その体には一枚の布が掛けられており、胴体を長い縄で頑丈に巻かれていて。ひどい苦痛に染まった顔の目尻には、流された涙の跡がうかがえる。
「イヤぁァァァァッ‼ 産みたくなぃィィィィッ⁉」
途端、女性は喉が裂けんばかりの絶叫を、その口から吐き出した。
嗚咽と苦悶に呻きながら、必死に何かから逃れようと身をよじっている。
驚くべきは、その腹部が異様に膨らんでいたこと。
それは誰の目にも、女性が身ごもっていることを鮮明なぐらいに示していた。
「もうすぐで着きますから。後少しの辛抱ですよ」
台車を引いて走っていた一人が、あえぐ女性に向けて声を掛ける。
女性たちの正体は、この神殿に仕える者たちである。
〈神殿従女〉と呼ばれており、名前の通り侍女や従者の役割を担っていた。
全員が女性で構成された彼女たちには、あるしきたりが敷かれていた。
それは、他者に自分の名前を教えてはならないという決まりである。
これは神殿に仕える者は俗世との関わりを断ち、線引きをするため。
ゆえに、その名を呼ぶ際には、二人称が用いられている。
――従女たちの過去には、悲惨な経験が多い。
孤児であった者、身寄りのない者。疫病、貧困、暴力、差別といった扱いを受けてきた者たちばかり。
それらがこの神殿に拾われて、現在はその役目に殉じている。
世の中は、力を持たない者にとって厳しい。
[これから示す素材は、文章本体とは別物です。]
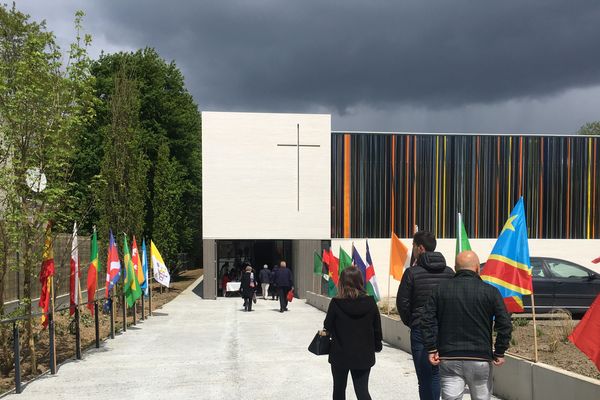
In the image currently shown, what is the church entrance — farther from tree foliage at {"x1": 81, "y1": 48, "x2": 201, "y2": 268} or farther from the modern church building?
tree foliage at {"x1": 81, "y1": 48, "x2": 201, "y2": 268}

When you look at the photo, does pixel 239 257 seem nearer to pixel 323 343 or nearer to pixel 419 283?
pixel 419 283

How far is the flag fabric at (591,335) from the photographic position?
5.26m

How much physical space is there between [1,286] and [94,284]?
2227 mm

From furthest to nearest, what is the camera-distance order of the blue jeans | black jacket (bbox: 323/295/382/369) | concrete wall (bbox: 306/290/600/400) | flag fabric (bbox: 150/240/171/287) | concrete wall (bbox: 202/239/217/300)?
concrete wall (bbox: 202/239/217/300) → flag fabric (bbox: 150/240/171/287) → concrete wall (bbox: 306/290/600/400) → the blue jeans → black jacket (bbox: 323/295/382/369)

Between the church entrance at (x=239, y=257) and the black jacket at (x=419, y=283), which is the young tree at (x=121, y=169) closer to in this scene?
the church entrance at (x=239, y=257)

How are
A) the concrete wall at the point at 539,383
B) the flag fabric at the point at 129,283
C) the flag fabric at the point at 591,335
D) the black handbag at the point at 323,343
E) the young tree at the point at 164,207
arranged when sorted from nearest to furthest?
the flag fabric at the point at 591,335 → the black handbag at the point at 323,343 → the concrete wall at the point at 539,383 → the flag fabric at the point at 129,283 → the young tree at the point at 164,207

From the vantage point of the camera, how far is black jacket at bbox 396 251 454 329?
591cm

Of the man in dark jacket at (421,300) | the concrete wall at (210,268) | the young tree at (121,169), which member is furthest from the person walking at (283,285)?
the man in dark jacket at (421,300)

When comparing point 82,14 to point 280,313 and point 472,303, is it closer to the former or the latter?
point 472,303

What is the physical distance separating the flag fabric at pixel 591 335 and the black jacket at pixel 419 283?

だから、その痛みを知る者は、似た境遇にある者を放っておけないし、助けるために力を尽くしている。
今も凄惨な状況にある人物を運んでいるのも、そのためだ。
彼女たちはある部屋を目指して、台車を走らせていた。
頭に思い描くのは、神殿内の構造である。
内部はおもとして、三つの部屋に分けられていた。
ひとつは、正面入口から入って前室と呼ばれる部屋。
もうひとつは、その部屋を通った先にある神像が置かれている神室だ。
ここは来訪者の対応をしたり、捧げ物を受け取る、神殿の中枢を成す空間であった。
三つ目は、後室と呼ばれる部屋。
神室と壁を隔てており、通り抜けは出来ない仕組みとなっている。
また、一般にも開示されていないため、神殿に仕える者のみが出入りを許された部屋でもあった。
もし後室に行きたければ、外側の柱廊を通って迂回する他にない。
それら三つの部屋を合わせて、神殿の内部は構成されている。
――というのは、あくまで通常の神殿の話である。
実はこの神殿には特別にもうひとつ、隠された第四の空間が存在した。
そこは処女の間と呼ばれる、後室の先にある部屋だ。
本来であれば神室の裏側に位置する部屋が、この処女の間であった。
その場所を目指して走らせていた足がようやく、目的の場所の前で止まる。
従女の一人が扉を叩いて、中へと入室の許可をうながした。
「〈白の神官女〉さま。お連れしました」
すると、扉の向こうから声が返ってくる。
「どうぞ。お入りください」
許可を得て、扉を開くと、中は既に夜の色に染まっていた。
その中で、ぽつんとランプの灯火が室内の闇を照らしている。
部屋の中に、ぼんやりと浮かび上がる人の影がひとつ。先ほど答えたのは、この人物だろう。
〈白の神官女〉と呼ばれたその相手は、少女と大人の中間ぐらいの女性だった。
黄金の雨を思わせる油色の髪が、頭部の両端から地上に流れ落ちている。
その身にまとっているのは、真っ白な亜麻布の肌衣と、それを締めるための鮮やかな黄色の帯。
衣服で隠し切れていない大胆に入った縦の線は、夜の闇にあっても目に痛いぐらい眩しかった。
同性である〈神殿従女〉たちですら、一瞬気を取られるほどに。その女性は美しかった。
と、気を取り戻した従女たちは、自分たちが運んできた台車を部屋の中へと入れる。
「そちらの女性は、やはり?」
運ばれてきた台車を目にして、〈白の神官女〉はそう問い掛けた。
「はい。近くを見回りしていたところ、迷宮の入り口で発見し、保護しました」
従女の一人が答える。それを聞いた神官女の、夜明けの空を思わせる紺碧の瞳が、わずかに伏せられた。
「……そうですか。それは、大義でしたね」
労いの言葉を掛け、その足を近くの三脚椅子に向ける。